Philip began by wondering if the 1971 introduction of decimal currency had anything to do with Rolls Royce being declared bankrupt that year. Or was it concerned with the Government at the time starting negotiations for EEC membership? Brian was asked if he still had a copy of the album ‘Bridge over Troubled Water’ that was released in 1971. Although Brian offered no positive confirmation, there were enough nodding heads in the meeting to suggest they had a part to play in keeping it a chart topping album!
But the most important fact as far as the evening was concerned was that Brian Howson was initiated as a Freemason in June of 1971, into Arthur John Brogden Lodge.

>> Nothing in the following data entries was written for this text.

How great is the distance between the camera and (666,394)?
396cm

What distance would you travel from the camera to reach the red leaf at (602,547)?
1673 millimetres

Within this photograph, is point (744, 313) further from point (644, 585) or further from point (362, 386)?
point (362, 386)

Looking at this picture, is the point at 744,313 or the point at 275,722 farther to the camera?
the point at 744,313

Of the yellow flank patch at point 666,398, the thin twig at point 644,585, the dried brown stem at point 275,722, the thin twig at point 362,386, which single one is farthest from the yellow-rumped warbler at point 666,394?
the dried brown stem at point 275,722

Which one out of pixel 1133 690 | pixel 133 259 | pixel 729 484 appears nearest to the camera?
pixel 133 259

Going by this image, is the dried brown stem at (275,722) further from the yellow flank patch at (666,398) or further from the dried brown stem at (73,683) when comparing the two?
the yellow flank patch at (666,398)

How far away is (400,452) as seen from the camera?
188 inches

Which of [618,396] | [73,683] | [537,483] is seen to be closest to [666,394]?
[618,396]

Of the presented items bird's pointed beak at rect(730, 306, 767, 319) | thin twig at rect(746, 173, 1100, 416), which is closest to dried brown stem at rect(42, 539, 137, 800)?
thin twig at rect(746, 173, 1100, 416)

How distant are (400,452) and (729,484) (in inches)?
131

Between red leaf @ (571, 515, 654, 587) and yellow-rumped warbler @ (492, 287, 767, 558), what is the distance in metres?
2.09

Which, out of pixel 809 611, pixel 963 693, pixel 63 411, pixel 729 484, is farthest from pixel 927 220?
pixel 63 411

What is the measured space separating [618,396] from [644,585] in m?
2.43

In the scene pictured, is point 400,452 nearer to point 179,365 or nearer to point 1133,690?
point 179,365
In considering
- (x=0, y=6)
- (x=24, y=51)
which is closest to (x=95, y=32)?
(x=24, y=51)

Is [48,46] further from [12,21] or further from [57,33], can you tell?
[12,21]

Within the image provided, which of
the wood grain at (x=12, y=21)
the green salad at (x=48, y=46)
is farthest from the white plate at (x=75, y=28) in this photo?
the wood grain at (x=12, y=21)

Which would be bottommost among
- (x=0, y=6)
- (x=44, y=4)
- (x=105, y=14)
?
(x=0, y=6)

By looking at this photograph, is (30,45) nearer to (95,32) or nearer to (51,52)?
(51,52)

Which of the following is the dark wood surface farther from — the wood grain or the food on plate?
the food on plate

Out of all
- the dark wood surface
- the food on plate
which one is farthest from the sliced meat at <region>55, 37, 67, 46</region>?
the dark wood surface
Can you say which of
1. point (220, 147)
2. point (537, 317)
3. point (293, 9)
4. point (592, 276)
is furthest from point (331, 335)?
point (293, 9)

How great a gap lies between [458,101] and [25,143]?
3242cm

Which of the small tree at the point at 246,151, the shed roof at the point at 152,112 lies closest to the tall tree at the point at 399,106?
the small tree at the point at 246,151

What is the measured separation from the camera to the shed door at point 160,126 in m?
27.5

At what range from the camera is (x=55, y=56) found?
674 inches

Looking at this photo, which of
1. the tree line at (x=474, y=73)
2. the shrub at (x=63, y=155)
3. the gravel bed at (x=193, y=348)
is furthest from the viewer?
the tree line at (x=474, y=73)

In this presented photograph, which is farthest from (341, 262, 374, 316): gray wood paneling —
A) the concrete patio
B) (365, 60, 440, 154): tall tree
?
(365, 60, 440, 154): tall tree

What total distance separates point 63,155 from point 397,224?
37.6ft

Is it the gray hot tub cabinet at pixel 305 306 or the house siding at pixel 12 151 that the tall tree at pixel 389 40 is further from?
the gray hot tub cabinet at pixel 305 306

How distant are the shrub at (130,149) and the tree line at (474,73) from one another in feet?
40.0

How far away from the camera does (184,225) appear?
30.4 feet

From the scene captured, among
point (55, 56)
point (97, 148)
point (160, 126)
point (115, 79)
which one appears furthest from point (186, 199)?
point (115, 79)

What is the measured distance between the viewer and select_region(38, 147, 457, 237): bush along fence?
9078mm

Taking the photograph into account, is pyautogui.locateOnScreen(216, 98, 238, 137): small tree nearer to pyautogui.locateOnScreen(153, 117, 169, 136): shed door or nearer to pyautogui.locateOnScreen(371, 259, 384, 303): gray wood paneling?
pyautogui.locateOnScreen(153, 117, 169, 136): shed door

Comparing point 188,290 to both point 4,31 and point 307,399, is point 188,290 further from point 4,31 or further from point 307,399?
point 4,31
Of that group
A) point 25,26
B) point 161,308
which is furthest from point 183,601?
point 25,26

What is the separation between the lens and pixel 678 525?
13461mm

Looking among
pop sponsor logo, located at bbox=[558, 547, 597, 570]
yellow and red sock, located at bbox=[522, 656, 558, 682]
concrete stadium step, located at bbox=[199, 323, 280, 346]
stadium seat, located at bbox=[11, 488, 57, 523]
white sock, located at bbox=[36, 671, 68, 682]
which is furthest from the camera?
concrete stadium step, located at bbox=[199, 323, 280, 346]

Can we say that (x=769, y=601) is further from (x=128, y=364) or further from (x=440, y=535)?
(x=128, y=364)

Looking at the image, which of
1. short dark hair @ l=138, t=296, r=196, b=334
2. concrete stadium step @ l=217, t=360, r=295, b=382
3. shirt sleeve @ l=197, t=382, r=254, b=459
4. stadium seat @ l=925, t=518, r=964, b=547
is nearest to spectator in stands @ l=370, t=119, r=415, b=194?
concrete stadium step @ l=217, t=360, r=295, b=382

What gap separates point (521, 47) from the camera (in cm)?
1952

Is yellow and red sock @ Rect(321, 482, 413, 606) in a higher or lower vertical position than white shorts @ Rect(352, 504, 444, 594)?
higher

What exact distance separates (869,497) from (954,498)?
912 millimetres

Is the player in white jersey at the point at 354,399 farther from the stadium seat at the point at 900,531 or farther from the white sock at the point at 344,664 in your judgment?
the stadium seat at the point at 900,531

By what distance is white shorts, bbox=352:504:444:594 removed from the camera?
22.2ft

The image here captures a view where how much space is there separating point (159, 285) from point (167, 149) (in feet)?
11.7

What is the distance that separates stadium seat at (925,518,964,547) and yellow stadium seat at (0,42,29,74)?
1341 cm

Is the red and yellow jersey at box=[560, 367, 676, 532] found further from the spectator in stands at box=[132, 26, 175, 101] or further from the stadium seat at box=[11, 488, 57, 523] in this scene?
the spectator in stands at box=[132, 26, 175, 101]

Brian was born in August 1944 when the world was caught up in human misery as a result of World War 2. He was born in Cartmel, the son of Walter and Margaret Howson and continued to live there for the next 27 years attending, firstly Cartmel Junior School before moving on to Cartmel Secondary Modern School.
Brian left school at 15 years of age and began a six-year apprenticeship in his father’s painting and decorating business. Interestingly, during his apprenticeship he attended the Art College in Lancaster and had the distinction of having two pieces of work selected for display, which went on to a national display of the work of talented students!
Fortunately, Brain was too young to be summoned for National Service and so he took over the company from his father. He continued in his chosen profession until his retirement in 2012 – another fantastic achievement showing his dedication and commitment.
In his leisure time he became a member of Cartmel Football Club for 15 years, despite being in his words: “Not much of a footballer”. He became chairman for a period of eight years and saw the club grow from having to scratch around for players to being highly successful with 60 to 70 participants in a number of teams.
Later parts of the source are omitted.